The ability to track molecular events inside the cells of living organisms offers a powerful window into fundamental biological processes, but methods for visualizing RNA in vivo without interfering with cell processes have been elusive. Now, researchers have developed a light-induced chemical reaction that accomplishes this feat in live zebrafish embryos (ACS Cent. Sci. 2016, DOI: 10.1021/acscentsci.6b00054). It is the first technique for detecting specific strings of nucleic acids in live vertebrates that doesn’t require genetically modifying the organism. What’s more, it’s sensitive enough to visualize the expression of microRNAs, small noncoding RNAs that act as puppetmasters of gene expression.
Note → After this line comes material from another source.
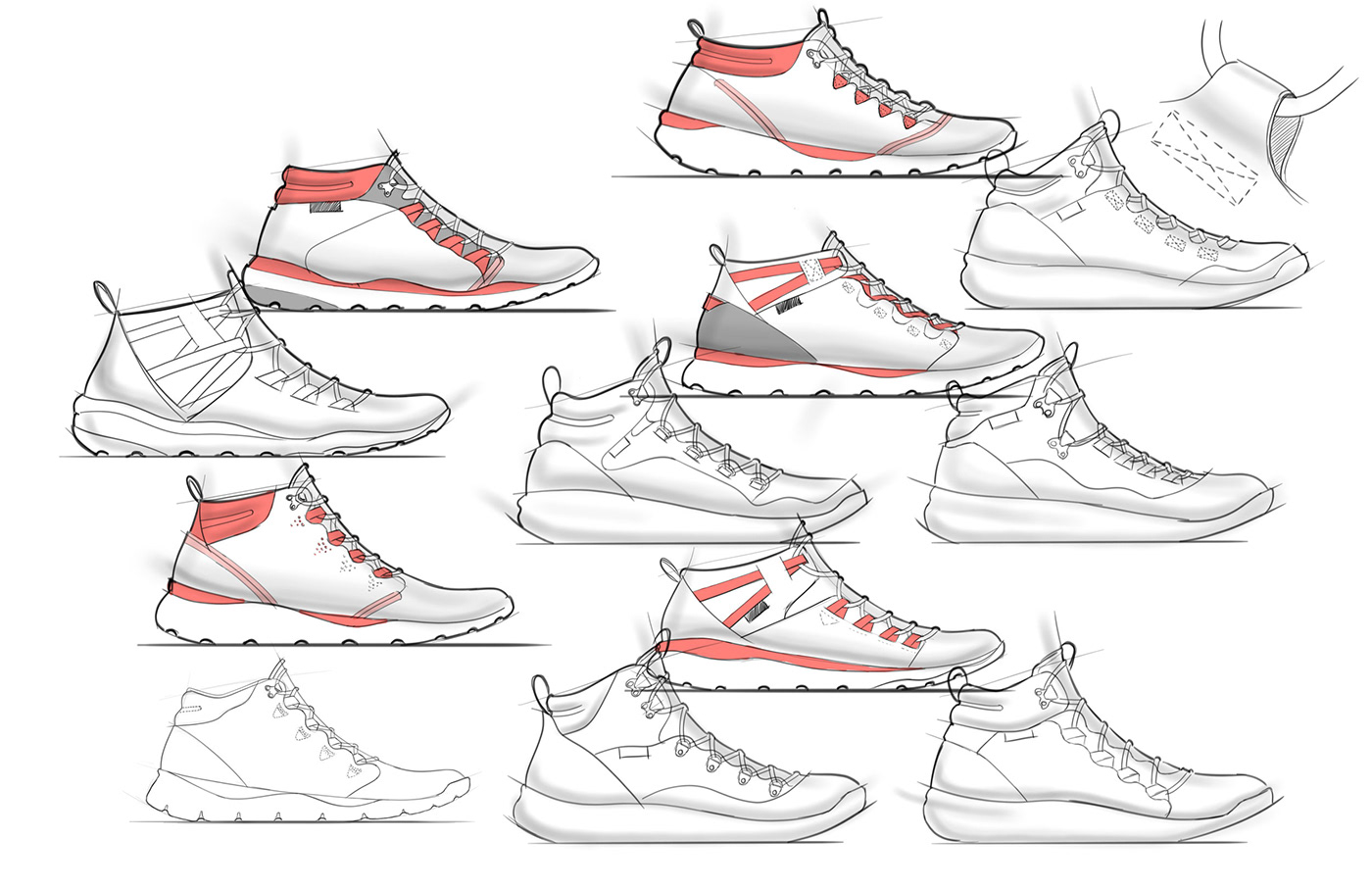 modern，outdoors，Teva Arrowood，Women's Shoes，sneakers，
To do the reaction, chemical biologist Nicolas Winssinger, biochemist Marcos Gonzalez-Gaitan, and their colleagues at the University of Geneva designed two nucleic acid probes that each complement and bind to adjacent halves of a target microRNA sequence. The researchers conjugated one probe to a ruthenium complex that absorbs visible light and the other to a fluorogenic rhodamine that lights up when its azide bonds are cleaved. When the probes attach to the target sequence, the two reagents come close enough to react. Shining a light on the sample activates the ruthenium which then reduces the azide in the rhodamine conjugate, releasing its fluorescence. The dependence on external light allows researchers to control when the reporting reaction happens, Winssinger explains.

The team first developed the system three years ago (Chem. 2013, DOI: 10.1002/chem.201300060) for use in cultured cells; here, they adapted it for use in just-fertilized zebrafish embryos. “That’s really not trivial,” says Winssinger. The probes had to be nontoxic, stable for a day or more, and powerful enough to work even after being diluted through cell division.